Slamdance Film Review: History of Love
Film Reviews
History of Love
Slamdance Film Festival
Director: Sonja Prosenc
History of Love comes to us from Slovenian director Sonja Prosenc. This, her second film, is a record breaker in that it is the first joint Slovenian-Norwegian-Italian production. The movie stars Norwegian actor Kristoffer Joner and Slovenian actress Doroteja Nadrah as two strangers linked by the death of a loved one. History of Love is no romance, but is rather a long, slow reveal of the stark image of the confusion and pain left by death, and how absence—as much as relationships themselves—is also part of the narrative of love. Though the film contains little dialogue, lush, rich imagery tells a story that must be followed closely, one that is less acutely about the family and their grief but shows us what that feeling can be imagined as looking like.

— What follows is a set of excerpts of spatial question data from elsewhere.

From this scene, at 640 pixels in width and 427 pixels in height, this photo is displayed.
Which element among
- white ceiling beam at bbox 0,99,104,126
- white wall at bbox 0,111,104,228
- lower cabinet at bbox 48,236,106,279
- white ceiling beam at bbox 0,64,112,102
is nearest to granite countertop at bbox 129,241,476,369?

The film begins with the sad profile of Ema, but the story is only about where this woman isn’t—she’s dead, and the film follows the members of her family, who are all searching for her, or figuring the parameters of the space she has left behind. There’s her daughter, Iva, a diver with a face as mysterious and composed as Mona Lisa’s, whose inner world we see via murky, underwater shots, where her pensive, calm face expresses ineffable things. Of the rest of the family left behind in the wake of the mother’s loss—a brother, a little sister and a very shaken father—it is Iva whom the film follows most closely, and her obsession with another man her mother left behind.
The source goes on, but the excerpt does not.